__QUOTED PASSAGE__
■ ■ ■

Give me five minutes and I’ll convince you that you should sell your house immediately and invest your life savings in gold or a Swiss bank account.
For some time now we’ve been hearing about the so-called housing bubble and what effect it could have on your net worth and future. Well, the numbers are finally in and you can decide for yourself whether its time to sell now or try to ride out the storm.
In 2000 the total value of homes in the US was $11.4 trillion. Today that number has shot up to $20.3 trillion, nearly double.
At the same time, mortgage debt in 2000 was a trifling $4.8 trillion (about half) while in 2006 it skyrocketed to a whopping $9.3 trillion.
So, how do we explain these enormous increases in value? After all, wasn’t the housing boom just the natural outcome of “supply and demand”?
No it wasn’t. That’s an unfortunate myth that should be interred with the withered remains of Milton “free market” Friedman.
If we really want to know what’s going on, we need to look back at the machinations at the Federal Reserve in 2001. That’s when Greenspan lowered interest rates to 1.5% to soften the blow from the stock market meltdown. Rather than tighten interest rates and let the country to go through a period of recession, Greenspan lowered rates and ramped up the printing presses to “full-throttle”.
Voila, the housing bubble! Or what the conservative Economist magazine calls “the largest equity bubble” in history.

■ ■ ■

[Raw items]
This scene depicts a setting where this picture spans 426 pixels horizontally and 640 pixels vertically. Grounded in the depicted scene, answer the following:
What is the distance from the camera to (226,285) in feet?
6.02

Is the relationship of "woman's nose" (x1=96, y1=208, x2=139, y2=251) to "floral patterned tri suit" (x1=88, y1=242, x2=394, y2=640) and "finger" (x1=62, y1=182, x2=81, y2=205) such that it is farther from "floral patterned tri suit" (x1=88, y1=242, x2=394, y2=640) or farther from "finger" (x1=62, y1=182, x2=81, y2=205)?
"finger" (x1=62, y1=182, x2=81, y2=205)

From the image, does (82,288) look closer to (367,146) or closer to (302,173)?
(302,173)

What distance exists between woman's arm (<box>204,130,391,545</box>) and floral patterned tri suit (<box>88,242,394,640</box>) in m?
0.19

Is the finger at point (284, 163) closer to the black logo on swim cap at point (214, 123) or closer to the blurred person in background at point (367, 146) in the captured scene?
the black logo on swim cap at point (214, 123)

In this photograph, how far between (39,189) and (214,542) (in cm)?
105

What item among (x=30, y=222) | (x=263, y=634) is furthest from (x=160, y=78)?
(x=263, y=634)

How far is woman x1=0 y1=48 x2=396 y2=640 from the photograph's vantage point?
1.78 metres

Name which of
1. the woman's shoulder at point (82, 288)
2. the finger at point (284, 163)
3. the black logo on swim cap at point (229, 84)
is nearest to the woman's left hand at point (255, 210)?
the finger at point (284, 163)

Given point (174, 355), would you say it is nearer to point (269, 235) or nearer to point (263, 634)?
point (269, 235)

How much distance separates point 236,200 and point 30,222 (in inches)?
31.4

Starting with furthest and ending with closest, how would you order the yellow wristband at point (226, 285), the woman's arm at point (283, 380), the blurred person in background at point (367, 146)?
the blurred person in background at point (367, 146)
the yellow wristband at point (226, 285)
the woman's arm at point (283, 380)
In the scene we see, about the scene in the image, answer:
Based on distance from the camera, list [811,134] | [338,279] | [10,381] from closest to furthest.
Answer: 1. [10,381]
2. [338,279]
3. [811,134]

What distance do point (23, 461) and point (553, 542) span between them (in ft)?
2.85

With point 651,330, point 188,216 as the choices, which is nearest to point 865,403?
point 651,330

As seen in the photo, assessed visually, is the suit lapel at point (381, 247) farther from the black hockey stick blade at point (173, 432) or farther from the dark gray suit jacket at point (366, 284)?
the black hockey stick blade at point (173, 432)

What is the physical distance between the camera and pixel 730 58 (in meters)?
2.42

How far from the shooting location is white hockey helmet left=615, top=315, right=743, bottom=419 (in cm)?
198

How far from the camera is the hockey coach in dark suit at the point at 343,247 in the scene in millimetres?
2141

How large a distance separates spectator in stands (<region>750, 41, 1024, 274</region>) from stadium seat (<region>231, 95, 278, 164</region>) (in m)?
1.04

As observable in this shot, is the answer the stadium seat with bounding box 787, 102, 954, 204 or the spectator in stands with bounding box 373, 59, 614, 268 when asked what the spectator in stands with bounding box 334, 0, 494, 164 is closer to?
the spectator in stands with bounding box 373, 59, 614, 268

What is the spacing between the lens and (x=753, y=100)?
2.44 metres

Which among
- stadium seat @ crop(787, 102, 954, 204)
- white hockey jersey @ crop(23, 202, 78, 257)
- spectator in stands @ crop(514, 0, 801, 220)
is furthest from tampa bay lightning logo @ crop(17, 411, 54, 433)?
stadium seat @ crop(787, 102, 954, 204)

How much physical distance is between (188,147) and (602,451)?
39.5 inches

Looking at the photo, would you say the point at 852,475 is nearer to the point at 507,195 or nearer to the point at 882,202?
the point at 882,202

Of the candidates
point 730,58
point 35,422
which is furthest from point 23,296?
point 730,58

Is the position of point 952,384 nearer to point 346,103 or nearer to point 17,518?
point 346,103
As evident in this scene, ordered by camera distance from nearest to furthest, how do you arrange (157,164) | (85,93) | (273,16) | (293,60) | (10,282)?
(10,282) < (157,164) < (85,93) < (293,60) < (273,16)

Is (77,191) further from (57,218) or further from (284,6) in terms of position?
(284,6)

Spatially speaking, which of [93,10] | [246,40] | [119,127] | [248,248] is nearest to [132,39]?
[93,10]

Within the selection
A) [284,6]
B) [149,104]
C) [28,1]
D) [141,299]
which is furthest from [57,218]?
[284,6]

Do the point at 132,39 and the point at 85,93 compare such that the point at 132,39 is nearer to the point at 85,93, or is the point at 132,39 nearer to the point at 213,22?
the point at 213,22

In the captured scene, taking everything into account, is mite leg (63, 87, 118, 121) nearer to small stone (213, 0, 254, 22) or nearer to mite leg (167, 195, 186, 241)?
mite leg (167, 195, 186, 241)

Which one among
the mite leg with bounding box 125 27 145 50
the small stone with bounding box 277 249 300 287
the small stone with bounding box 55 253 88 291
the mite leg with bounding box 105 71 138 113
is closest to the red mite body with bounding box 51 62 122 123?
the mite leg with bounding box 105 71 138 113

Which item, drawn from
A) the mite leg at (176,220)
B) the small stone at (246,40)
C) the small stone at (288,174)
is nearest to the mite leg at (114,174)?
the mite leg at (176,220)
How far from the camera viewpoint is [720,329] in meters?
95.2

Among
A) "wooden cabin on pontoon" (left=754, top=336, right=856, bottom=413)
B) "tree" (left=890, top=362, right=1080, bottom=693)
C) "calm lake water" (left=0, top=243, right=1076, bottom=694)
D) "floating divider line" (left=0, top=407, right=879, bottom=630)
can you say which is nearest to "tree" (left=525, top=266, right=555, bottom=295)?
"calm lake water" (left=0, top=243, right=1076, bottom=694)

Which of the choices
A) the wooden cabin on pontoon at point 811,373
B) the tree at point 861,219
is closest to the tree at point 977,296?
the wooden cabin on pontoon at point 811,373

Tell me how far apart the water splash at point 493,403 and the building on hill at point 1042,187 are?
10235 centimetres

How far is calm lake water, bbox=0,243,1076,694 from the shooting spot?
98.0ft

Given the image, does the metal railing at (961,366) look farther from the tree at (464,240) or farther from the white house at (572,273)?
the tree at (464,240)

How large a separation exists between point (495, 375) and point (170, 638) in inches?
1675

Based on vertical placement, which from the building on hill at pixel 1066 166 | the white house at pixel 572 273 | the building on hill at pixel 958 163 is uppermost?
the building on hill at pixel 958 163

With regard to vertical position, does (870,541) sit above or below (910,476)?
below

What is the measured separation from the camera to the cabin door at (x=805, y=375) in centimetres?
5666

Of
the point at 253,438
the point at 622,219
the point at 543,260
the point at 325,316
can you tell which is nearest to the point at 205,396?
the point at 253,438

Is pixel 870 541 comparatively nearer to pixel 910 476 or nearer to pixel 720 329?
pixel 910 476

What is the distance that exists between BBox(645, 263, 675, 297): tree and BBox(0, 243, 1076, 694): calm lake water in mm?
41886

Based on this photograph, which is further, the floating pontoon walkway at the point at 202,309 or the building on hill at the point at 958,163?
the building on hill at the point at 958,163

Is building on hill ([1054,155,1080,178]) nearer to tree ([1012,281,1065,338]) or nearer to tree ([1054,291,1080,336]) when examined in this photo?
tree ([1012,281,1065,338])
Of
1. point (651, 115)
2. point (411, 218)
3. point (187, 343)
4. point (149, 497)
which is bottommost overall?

■ ■ ■

__EXERCISE 1__
Reproduce the part of the housing bubble piece that begins at the words "For some time" and ends after "out the storm.".
__EXERCISE 2__
In the housing bubble piece, what was the total value of homes in the US in 2000?
Rely on the housing bubble piece alone.

__FULL ANSWER 1__
For some time now we’ve been hearing about the so-called housing bubble and what effect it could have on your net worth and future. Well, the numbers are finally in and you can decide for yourself whether its time to sell now or try to ride out the storm.

__FULL ANSWER 2__
$11.4 trillion